Tom Webster, writing and speaking

The Five Biggest Challenges for Social Media Monitoring on Twitter

Added on by Tom Webster.

I've heard a lot of speakers at conferences (both social media consultants and brand managers) talk about how they are using Twitter to listen and respond to mentions of their brands. There's no downside to this--if someone tweets that they have a problem with your product, and you respond to that problem, you might just have made a new fan--maybe more than one, depending on who else was listening. There are obvious tactical benefits to monitoring brands on Twitter.

However, what is not so clear are the strategic benefits to mining Twitter data--in particular, using Twitter for market research, a usage I have often heard cited by Twitter enthusiasts.
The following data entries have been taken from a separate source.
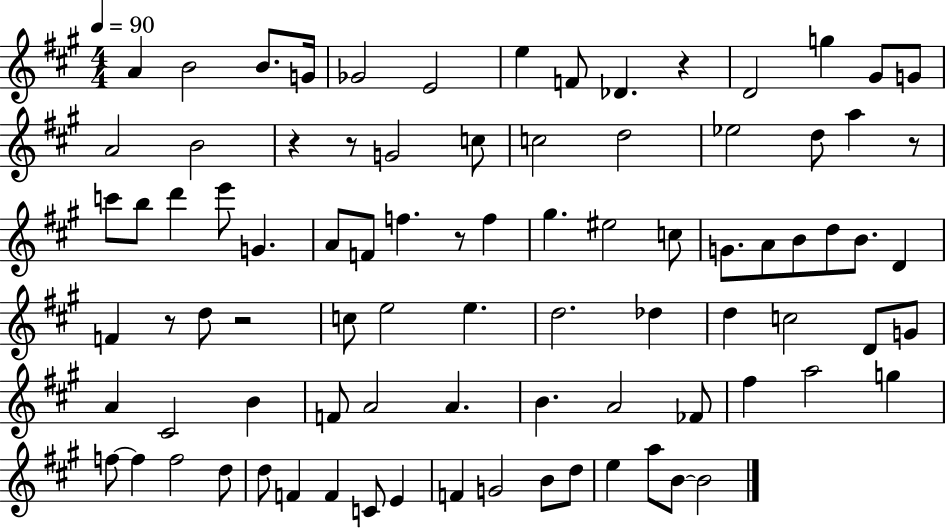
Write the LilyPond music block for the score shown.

{
  \clef treble
  \numericTimeSignature
  \time 4/4
  \key a \major
  \tempo 4 = 90
  a'4 b'2 b'8. g'16 | ges'2 e'2 | e''4 f'8 des'4. r4 | d'2 g''4 gis'8 g'8 | \break a'2 b'2 | r4 r8 g'2 c''8 | c''2 d''2 | ees''2 d''8 a''4 r8 | \break c'''8 b''8 d'''4 e'''8 g'4. | a'8 f'8 f''4. r8 f''4 | gis''4. eis''2 c''8 | g'8. a'8 b'8 d''8 b'8. d'4 | \break f'4 r8 d''8 r2 | c''8 e''2 e''4. | d''2. des''4 | d''4 c''2 d'8 g'8 | \break a'4 cis'2 b'4 | f'8 a'2 a'4. | b'4. a'2 fes'8 | fis''4 a''2 g''4 | \break f''8~~ f''4 f''2 d''8 | d''8 f'4 f'4 c'8 e'4 | f'4 g'2 b'8 d''8 | e''4 a''8 b'8~~ b'2 | \break \bar "|."
}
I'd like to think that someday organic monitoring of Twitter might truly supplement--and even replace--more artificial and intrusive means of gauging consumer opinion. For that to happen, however, market researchers and social media monitoring services need to address these five concerns, in increasing order of difficulty:

1. Representative Sampling. Not much more needs to be said about this--though Pew reports that nearly one in five of us are "tweeting," the reality is that it's probably more like one in ten (owing to problems with the wording of the Pew question). The non-response bias on current Twitter data is enormous. If Twitter really becomes a mainstream communication channel, however, this will sort itself out. The key for Twitter enthusiasts is to realize that they are not necessarily "ahead of the curve." They might just be different. Again, I think this issue will diminish over time.

2. Language Issues. Nuances are often lost in 140 characters--there can be dozens of shades of dissatisfaction with products and services. The reductio ad absurdum of Twitter compresses most of them to "FTW!" and "FAIL." Over time, sentiment monitoring will continue to get better and better, but there is a big difference between a coffee shop FAIL of having to wait more than five minutes in line and a FAIL of finding a cigarette butt in your coffee. Tactically, a customer service rep can address both on Twitter, but there isn't a computer on earth that can yet tell me the difference between those two FAILS.

3. The Retweet Problem. Now we are getting into some thornier issues. If I read a series of blog posts about a brand, I can use backlinks, Google rank, Technorati and other tools as a proxy to guesstimate the authority of a given blog and weigh the results accordingly. With Twitter, it isn't so easy. Followers are a poor proxy (is Ashton Kutcher more authoritative than Arnold Schwarzenegger? Is Chris Brogan less authoritative than Britney Spears? On what topics?); lists are perhaps more promising but the math on those potential algorithms makes my head hurt. Today we often use the retweet, even if only subconsciously, as a proxy for credibility. When we see something retweeted multiple times, our brains process this as "man, I see that opinion everywhere--it must be true!" when it is entirely possible that the retweeter(s) didn't even go back and check the source material referenced in the original tweet. We also don't know why a user retweeted something, which brings me to the currently insurmountable number four...

4. Motive. Twitter monitoring is great for counting the mentions of a brand, and potentially--someday--even a measure of observable sentiment. But what motivates someone to tweet negatively--or positively--about a product or service? I'm not talking about sponsored tweets and disclosure issues, I'm talking about discerning the motives behind a complaint, or a word of praise.

5. Contextualizing the User. This is potentially the stickiest wicket, and the ones that will give future researchers the biggest headaches when trying to parse Twitter longitudinally. If I post a cranky tweet about a car, a social media monitoring service will duly record this as "one mention" and might even go so far as to label it as negative. But what if I am @crankypants and all of my tweets are cranky? What if I complain a lot, and my particular complaint about a car actually isn't so bad, when compared to my long history of #complaints? Or what if my positive mention of a product is one of thousands of similarly pollyana-ish proclamations about products I am hoping to get free samples of? We can track the sentiment of a brand over time, but how do we contextualize the user to determine if my "FAIL" is better or worse than your "FAIL?" This one issue will dog Twitter research for years--maybe decades--and I don't think there is a computer "alive" that can solve these last two issues satisfactorily to come up with any kind of system for accurately categorizing sentiment over time.

So, what do you think? What am I missing?